**What to produce**
Everything from the line containing "As this picture" through the last line of the records must be returned verbatim, and nothing outside that range.

◆ ◆ ◆ ◆ ◆

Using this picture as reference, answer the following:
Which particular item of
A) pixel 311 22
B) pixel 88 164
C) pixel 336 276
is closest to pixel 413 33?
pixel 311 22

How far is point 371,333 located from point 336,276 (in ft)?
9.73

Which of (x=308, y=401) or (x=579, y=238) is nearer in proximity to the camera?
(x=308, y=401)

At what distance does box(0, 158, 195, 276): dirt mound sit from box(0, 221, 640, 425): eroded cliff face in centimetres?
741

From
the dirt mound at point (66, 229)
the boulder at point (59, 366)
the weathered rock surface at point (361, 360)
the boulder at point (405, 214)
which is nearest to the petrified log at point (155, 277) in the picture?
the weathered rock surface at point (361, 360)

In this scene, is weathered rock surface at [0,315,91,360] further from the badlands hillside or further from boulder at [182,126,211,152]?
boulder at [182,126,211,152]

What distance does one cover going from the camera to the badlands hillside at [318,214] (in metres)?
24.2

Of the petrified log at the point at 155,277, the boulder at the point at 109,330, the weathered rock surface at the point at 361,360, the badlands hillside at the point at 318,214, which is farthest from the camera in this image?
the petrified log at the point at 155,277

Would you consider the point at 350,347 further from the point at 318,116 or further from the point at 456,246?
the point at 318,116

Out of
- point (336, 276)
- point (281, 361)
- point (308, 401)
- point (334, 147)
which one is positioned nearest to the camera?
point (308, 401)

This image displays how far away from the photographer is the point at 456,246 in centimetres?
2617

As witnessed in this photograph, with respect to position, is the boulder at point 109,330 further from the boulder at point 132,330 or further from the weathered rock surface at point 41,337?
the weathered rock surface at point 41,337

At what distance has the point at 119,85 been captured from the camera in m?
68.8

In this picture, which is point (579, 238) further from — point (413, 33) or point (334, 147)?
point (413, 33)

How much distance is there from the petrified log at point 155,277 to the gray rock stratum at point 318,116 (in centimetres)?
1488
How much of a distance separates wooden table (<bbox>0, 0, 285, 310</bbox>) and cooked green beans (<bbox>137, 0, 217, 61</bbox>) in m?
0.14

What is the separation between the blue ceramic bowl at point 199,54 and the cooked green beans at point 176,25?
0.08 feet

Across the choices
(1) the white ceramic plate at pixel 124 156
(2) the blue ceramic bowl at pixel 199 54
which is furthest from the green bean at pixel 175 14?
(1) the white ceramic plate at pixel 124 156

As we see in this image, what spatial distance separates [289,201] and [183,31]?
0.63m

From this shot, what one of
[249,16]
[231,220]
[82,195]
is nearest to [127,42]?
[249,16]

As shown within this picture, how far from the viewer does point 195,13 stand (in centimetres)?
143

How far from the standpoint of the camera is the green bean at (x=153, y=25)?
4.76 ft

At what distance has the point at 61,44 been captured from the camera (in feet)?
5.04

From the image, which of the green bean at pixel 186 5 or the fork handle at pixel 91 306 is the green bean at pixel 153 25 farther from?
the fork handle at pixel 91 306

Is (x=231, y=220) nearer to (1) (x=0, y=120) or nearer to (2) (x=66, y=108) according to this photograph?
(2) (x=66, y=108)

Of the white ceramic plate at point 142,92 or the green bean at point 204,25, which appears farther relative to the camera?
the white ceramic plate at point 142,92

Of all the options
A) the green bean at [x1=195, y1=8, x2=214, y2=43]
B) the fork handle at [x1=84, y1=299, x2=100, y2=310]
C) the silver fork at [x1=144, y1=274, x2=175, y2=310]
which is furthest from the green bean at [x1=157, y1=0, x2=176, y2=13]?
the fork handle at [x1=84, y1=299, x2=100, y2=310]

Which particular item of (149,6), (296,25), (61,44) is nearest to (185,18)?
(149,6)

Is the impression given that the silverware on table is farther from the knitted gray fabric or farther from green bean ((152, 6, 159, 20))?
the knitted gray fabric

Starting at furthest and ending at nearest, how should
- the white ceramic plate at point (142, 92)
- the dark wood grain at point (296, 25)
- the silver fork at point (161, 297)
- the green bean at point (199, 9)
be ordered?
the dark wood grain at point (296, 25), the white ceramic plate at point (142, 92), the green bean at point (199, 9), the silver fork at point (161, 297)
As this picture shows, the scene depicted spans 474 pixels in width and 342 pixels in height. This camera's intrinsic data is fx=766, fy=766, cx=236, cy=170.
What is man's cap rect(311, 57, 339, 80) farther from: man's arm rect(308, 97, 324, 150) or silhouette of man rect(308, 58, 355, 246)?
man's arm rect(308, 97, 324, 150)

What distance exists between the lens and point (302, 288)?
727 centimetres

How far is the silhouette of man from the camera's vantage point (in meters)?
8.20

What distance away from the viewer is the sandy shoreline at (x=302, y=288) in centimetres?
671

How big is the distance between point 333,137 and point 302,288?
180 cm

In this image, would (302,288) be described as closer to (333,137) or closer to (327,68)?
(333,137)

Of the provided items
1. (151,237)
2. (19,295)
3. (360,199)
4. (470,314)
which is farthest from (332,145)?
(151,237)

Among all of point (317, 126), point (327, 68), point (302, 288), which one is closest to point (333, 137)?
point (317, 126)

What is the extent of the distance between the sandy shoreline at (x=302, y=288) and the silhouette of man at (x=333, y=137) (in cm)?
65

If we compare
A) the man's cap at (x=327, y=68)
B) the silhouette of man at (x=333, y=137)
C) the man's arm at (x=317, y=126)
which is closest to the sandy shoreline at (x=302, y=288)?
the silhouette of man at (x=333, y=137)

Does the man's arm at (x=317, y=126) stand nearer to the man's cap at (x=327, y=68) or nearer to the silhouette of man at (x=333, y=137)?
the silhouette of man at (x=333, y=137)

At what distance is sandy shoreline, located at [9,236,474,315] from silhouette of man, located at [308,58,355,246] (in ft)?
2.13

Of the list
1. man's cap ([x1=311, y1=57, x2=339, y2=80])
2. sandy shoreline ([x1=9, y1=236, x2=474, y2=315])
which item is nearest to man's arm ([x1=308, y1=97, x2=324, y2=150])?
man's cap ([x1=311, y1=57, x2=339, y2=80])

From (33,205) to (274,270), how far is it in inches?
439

◆ ◆ ◆ ◆ ◆

**Solution to this exercise**
As this picture shows, the scene depicted spans 474 pixels in width and 342 pixels in height. This camera's intrinsic data is fx=766, fy=766, cx=236, cy=170.
What is man's cap rect(311, 57, 339, 80) farther from: man's arm rect(308, 97, 324, 150) or silhouette of man rect(308, 58, 355, 246)?
man's arm rect(308, 97, 324, 150)

What distance exists between the lens and point (302, 288)?
727 centimetres

How far is the silhouette of man from the camera's vantage point (in meters)?
8.20

What distance away from the viewer is the sandy shoreline at (x=302, y=288) in centimetres?
671

How big is the distance between point 333,137 and point 302,288?
180 cm

In this image, would (302,288) be described as closer to (333,137) or closer to (327,68)?
(333,137)

Of the provided items
1. (151,237)
2. (19,295)
3. (360,199)
4. (470,314)
which is farthest from (332,145)?
(151,237)

Among all of point (317, 126), point (327, 68), point (302, 288), which one is closest to point (333, 137)?
point (317, 126)

What is the extent of the distance between the sandy shoreline at (x=302, y=288) and the silhouette of man at (x=333, y=137) (in cm)?
65

If we compare
A) the man's cap at (x=327, y=68)
B) the silhouette of man at (x=333, y=137)
C) the man's arm at (x=317, y=126)
which is closest to the sandy shoreline at (x=302, y=288)?
the silhouette of man at (x=333, y=137)

Does the man's arm at (x=317, y=126) stand nearer to the man's cap at (x=327, y=68) or nearer to the silhouette of man at (x=333, y=137)?
the silhouette of man at (x=333, y=137)

At what distance is sandy shoreline, located at [9,236,474,315] from silhouette of man, located at [308,58,355,246] (in ft)?
2.13

Of the list
1. man's cap ([x1=311, y1=57, x2=339, y2=80])
2. sandy shoreline ([x1=9, y1=236, x2=474, y2=315])
which item is nearest to man's arm ([x1=308, y1=97, x2=324, y2=150])?
man's cap ([x1=311, y1=57, x2=339, y2=80])

From (33,205) to (274,270), how far is it in inches?
439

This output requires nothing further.